We wrote to the solicitor for the complainant outlining the GP's response and also conveying the GP's apologies. We stated that this Office's approach to complaints is to try to seek an amicable resolution to the matter which is the subject of the complaint and we asked if his client would like to try to reach an amicable resolution of the complaint. They responded stating that their client wished for a formal decision of the Commissioner on the matter.
In considering this case, the key issue from a data protection perspective was the issue of consent. It was noted from the material provided that the complainant had completed and signed an insurance claim form which contained the following consent clause: "I authorise Financial Insurance Company Limited (the Underwriters) to make any enquiries and get any information they consider relevant from my doctor, employers or elsewhere. I understand that I must provide evidence to Financial Insurance Company Limited to prove my claim." On the same claim form, the complainant supplied details of her accident and explained, as follows, why it prevented her from working: "Left knee injury. Tore Ligaments. Recovery Time Unknown. Waiting for Knee Surgery. On Waiting List."
The insurance company concerned had sought the complainant's medical records, supplied the relevant consent form and used the following terms in its request to the GP: "Can you please provide us with copies of the claimant's medical records relevant to this claim. This includes all records relating to the medical conditions and associated symptoms which are the subject of this claim."
It was clear from the insurance company’s request for medical records that it sought medical records relevant to the claim only. As the claim related to the complainant’s knee injury, the medical records sought related to that injury and the request did not extend beyond that. Equally, the complainant’s consent authorised the insurance company to make enquiries and to get any information considered relevant from her doctor and others. The consent was clearly limited to relevant information and it could not be interpreted as extending to all medical records held by the GP.
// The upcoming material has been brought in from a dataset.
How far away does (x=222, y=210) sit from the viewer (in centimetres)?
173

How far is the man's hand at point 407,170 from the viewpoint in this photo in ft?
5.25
This Office issued a decision on this complaint which stated that the Commissioner was of the opinion, following the investigation of this complaint, that Section 2(1)(c)(ii)of the Data Protection Acts, 1988 & 2003 had been contravened by the GP by the further processing of the complainant's sensitive personal data in the form of medical records unrelated to her knee injury. The contravention occurred when the GP, in responding to a request from an insurance company, disclosed to that insurance company certain medical records of the complainant without her consent.